- **Consigne 1**:
Reproduisez fidèlement le passage du texte sur l'ouvrage de Max Singer qui commence aux mots « Les conséquences de » et se termine après les mots « ses premiers effets. ».
- **Consigne 2**:
Relevez toutes les années mentionnées en chiffres dans le texte sur l'ouvrage de Max Singer.
- **Consigne 3**:
Répondez aux questions suivantes à partir du texte sur l'ouvrage de Max Singer :
(a) En quelle année Herman Kahn et Max Singer ont-ils créé l'Hudson Institute ?
(b) Quelle espérance de vie le tableau attribue-t-il aux sociétés modernes ?
(c) Quelles sont les trois composantes essentielles de la modernité selon Max Singer ?

Par Kenneth R. Weinstein*
En août 1976, le NY Magazine titrait « bonnes nouvelles de la part de Monsieur mauvaises nouvelles » [« Good news from Mr. Bad news »]. Alors que de nombreux intellectuels s’ingéniaient à jouer les Cassandres, Herman Kahn annonçait la fin de la crise énergétique et le début d’une longue période de prospérité. Trente-cinq ans plus tard, mon collègue et ami Max Singer fait preuve du même optimisme. Peu s’en étonneront : tous deux ont créé l’Hudson Institute en 1961 et partageaient le même intérêt pour la futurologie – les études prospectives.
Son dernier ouvrage, History of The Future. The Shape of The World to Come Is Visible Today (Lexington Books, 2011), véritablement remarquable, nous donne un aperçu pénétrant du futur : il avance l’idée que le monde est aujourd’hui pris dans une transition qui débouchera – d’ici plus ou moins deux siècles – sur l’adoption, par le monde entier, de caractéristiques « modernes » incontournables. Pour ce qui est du jugement de valeur, Singer souligne que la « modernité n’est pas meilleure sur tous les plans, mais il est essentiel de comprendre en quoi elle est différente ».
Les conséquences de la Modernité
La définition de la modernité envisagée par Max Singer peut, bien sûr, prêter à confusion ou déstabiliser – notamment ceux qui sont plus familiers avec une conception philosophique de celle-ci, qui débute alors avec Machiavel. Cependant, sa définition répond à son intention. En définissant ainsi l’ère moderne, de façon certes très matérielle, et en subdivisant l’Histoire en deux parties – celle antérieure à 1800 et la modernité, où tous les pays parviendront au stade atteint au XXème siècle par les pays les plus avancés, – il tente de comprendre ce que la modernité provoquera, en analysant ce qu’elle a produit et permis là où il a été possible de relever ses premiers effets.
Sociétés traditionnelles | Sociétés modernes | |
Espérance de vie | 30 ans | 78 ans et + |
Education (lycée) | Pratiquement personne | Pratiquement tout le monde |
Mode de vie | Villages et nomades | Villes |
Travail standard | Physique, en extérieur | Intellectuel ou professionnel |
Economie | Agriculture de subsistance | Commerciale, internationale, dominée par l’information |
Fertilité (dans de bonnes conditions) | 5 à 7 enfants | Moins de 3 enfants |
Relations hommes-femmes | Rôle très distincts, domination masculine | Distinction en déclin, égalité croissante |
Changement et attente de changement | Très peu | Constante |
Choix | Très peu | Beaucoup |
Savoir | Très peu | Beaucoup |
Religion | Variée, déterminée | Variée, le plus souvent par choix |
Liberté et Autonomie individuelle | Rare | Standard |
Conditions de vie | Sâle, bondée, déplaisante | Confortable et saine |
La marche de la modernité
En cherchant à définir ce qui est certain, il affirme que les pays qui auront franchi le passage de la modernité ne cesseront d’être fondamentalement différents des pays traditionnels. Plus encore, il pense que la modernité, une fois actionnée, ne peut être freinée tant que l’ensemble de ces caractéristiques ne sont atteintes. Ses composantes essentielles – la santé, le confort et la liberté – sont, selon lui, bien trop attractives aux yeux des gens. Ainsi, la transition que nous connaissons aujourd’hui est fondamentale : elle aura pour effet premier de changer la nature de l’existence de tous les individus, sans être limitée à une minorité plus favorisée.

- **Données fournies**:
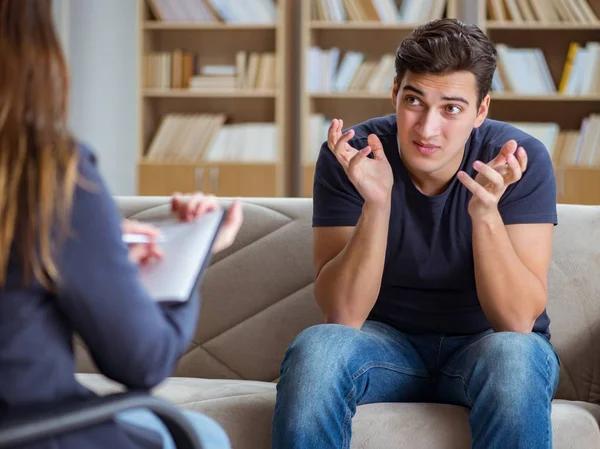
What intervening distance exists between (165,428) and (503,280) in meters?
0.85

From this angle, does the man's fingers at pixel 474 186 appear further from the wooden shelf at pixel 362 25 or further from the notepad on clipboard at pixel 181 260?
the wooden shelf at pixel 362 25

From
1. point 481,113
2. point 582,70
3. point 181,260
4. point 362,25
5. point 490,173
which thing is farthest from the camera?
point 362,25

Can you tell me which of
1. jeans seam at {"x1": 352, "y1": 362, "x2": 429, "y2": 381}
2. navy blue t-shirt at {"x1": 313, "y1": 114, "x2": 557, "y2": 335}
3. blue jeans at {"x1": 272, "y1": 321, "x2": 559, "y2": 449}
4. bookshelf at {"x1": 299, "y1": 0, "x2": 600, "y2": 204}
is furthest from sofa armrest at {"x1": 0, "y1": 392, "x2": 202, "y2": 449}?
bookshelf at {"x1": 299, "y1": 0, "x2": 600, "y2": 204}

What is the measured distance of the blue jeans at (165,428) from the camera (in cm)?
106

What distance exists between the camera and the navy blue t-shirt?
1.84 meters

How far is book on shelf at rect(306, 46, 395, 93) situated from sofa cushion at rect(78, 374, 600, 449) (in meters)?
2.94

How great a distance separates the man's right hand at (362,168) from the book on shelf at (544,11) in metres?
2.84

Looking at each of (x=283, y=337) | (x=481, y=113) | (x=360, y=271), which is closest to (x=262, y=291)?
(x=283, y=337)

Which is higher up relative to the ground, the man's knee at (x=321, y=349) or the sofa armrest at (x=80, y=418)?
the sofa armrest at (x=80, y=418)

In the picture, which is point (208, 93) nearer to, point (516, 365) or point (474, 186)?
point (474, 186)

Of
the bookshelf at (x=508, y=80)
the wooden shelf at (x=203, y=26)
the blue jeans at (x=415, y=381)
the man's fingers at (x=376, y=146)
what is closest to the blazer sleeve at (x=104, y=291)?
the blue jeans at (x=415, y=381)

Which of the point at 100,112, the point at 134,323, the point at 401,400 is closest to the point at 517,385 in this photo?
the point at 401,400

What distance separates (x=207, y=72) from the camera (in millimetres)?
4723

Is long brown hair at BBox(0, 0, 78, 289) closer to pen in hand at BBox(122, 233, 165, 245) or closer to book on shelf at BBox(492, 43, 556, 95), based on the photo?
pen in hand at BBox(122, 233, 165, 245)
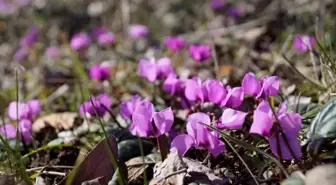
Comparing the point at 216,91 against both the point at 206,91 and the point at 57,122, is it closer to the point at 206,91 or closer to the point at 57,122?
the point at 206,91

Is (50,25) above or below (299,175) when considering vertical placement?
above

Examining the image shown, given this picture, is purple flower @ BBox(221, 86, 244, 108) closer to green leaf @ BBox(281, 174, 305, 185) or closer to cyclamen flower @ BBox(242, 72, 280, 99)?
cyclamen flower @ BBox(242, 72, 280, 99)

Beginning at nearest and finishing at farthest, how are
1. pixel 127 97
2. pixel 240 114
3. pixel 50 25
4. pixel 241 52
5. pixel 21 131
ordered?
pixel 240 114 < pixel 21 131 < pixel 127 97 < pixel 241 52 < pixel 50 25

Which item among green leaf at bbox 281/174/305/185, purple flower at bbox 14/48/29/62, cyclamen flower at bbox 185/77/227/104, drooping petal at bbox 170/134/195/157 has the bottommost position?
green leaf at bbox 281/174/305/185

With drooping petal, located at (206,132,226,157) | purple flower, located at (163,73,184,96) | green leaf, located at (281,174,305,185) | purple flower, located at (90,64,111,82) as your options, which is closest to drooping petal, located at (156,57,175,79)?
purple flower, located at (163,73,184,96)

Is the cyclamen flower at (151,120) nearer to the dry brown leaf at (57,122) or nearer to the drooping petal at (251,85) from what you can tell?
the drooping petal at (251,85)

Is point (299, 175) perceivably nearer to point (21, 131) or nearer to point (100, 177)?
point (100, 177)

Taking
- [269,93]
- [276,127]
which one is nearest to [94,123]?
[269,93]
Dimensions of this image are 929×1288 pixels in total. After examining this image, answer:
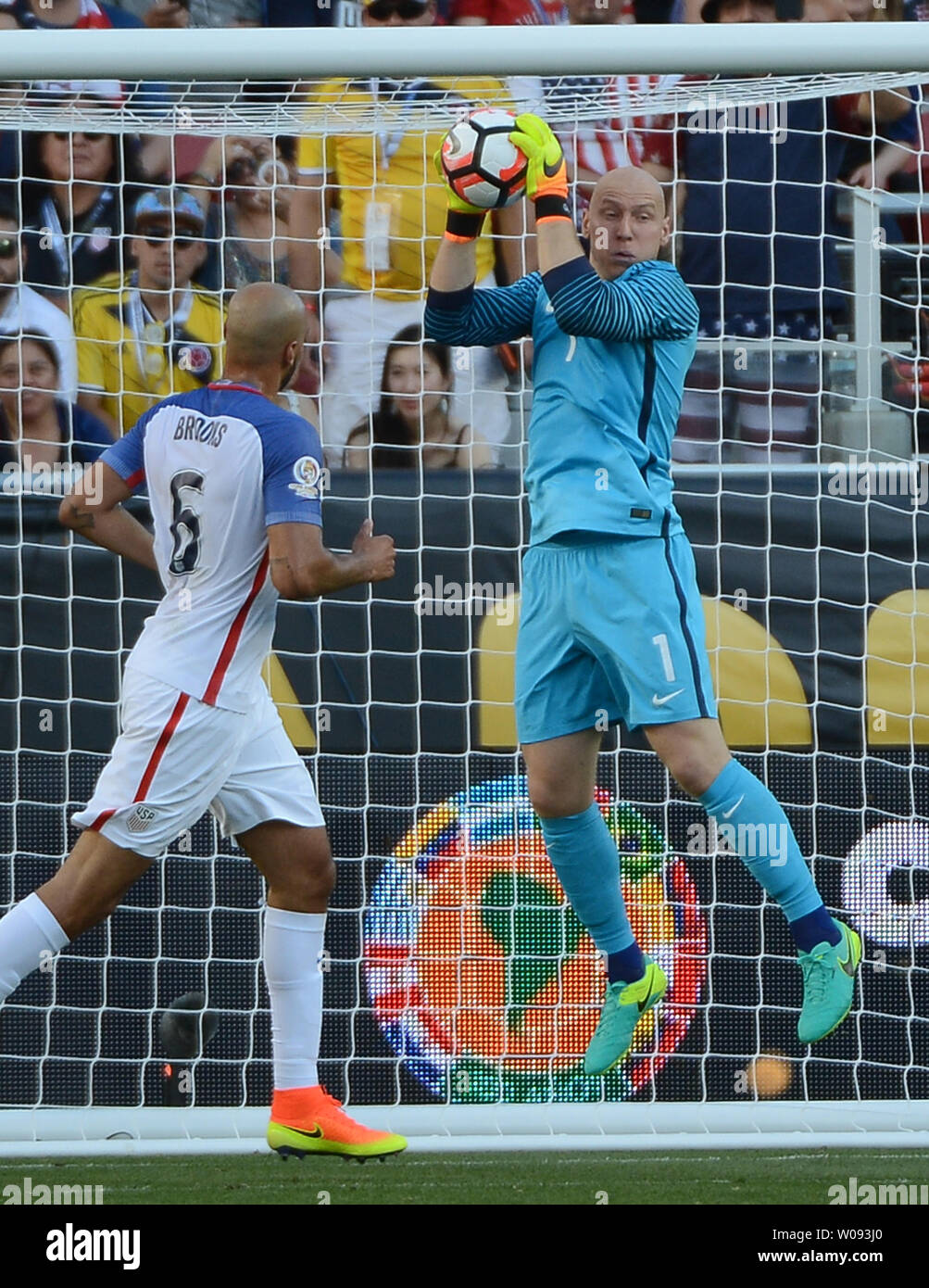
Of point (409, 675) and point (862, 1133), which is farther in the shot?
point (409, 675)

---

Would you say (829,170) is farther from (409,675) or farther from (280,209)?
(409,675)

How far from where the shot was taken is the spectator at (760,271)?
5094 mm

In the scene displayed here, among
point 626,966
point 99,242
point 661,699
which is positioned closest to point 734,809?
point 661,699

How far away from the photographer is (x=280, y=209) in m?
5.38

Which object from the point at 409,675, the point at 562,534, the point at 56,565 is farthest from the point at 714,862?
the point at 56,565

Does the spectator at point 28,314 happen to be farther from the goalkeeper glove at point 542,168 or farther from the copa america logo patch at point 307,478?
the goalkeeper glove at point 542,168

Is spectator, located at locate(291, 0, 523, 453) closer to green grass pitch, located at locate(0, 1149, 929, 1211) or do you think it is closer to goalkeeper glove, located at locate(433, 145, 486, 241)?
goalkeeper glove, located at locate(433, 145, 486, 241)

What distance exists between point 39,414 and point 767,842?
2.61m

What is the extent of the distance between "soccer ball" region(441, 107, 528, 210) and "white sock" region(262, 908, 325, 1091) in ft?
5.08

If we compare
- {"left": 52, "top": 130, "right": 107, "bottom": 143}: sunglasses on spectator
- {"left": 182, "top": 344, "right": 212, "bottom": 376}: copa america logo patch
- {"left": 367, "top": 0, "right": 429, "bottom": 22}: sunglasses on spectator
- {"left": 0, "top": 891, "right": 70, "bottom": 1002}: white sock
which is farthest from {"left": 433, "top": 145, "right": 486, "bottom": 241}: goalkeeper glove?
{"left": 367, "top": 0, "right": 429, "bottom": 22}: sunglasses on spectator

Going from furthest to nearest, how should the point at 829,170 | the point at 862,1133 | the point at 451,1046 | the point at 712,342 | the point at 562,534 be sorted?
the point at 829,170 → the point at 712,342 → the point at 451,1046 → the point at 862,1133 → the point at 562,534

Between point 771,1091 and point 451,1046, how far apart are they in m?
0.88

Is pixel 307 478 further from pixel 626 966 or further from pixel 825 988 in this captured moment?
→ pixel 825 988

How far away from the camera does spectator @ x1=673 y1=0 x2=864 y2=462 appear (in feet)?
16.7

- **Réponse attendue 1**:
Les conséquences de la Modernité
La définition de la modernité envisagée par Max Singer peut, bien sûr, prêter à confusion ou déstabiliser – notamment ceux qui sont plus familiers avec une conception philosophique de celle-ci, qui débute alors avec Machiavel. Cependant, sa définition répond à son intention. En définissant ainsi l’ère moderne, de façon certes très matérielle, et en subdivisant l’Histoire en deux parties – celle antérieure à 1800 et la modernité, où tous les pays parviendront au stade atteint au XXème siècle par les pays les plus avancés, – il tente de comprendre ce que la modernité provoquera, en analysant ce qu’elle a produit et permis là où il a été possible de relever ses premiers effets.

- **Réponse attendue 2**:
1976, 1961, 2011, 1800

- **Réponse attendue 3**:
(a) En 1961.
(b) 78 ans et plus.
(c) La santé, le confort et la liberté.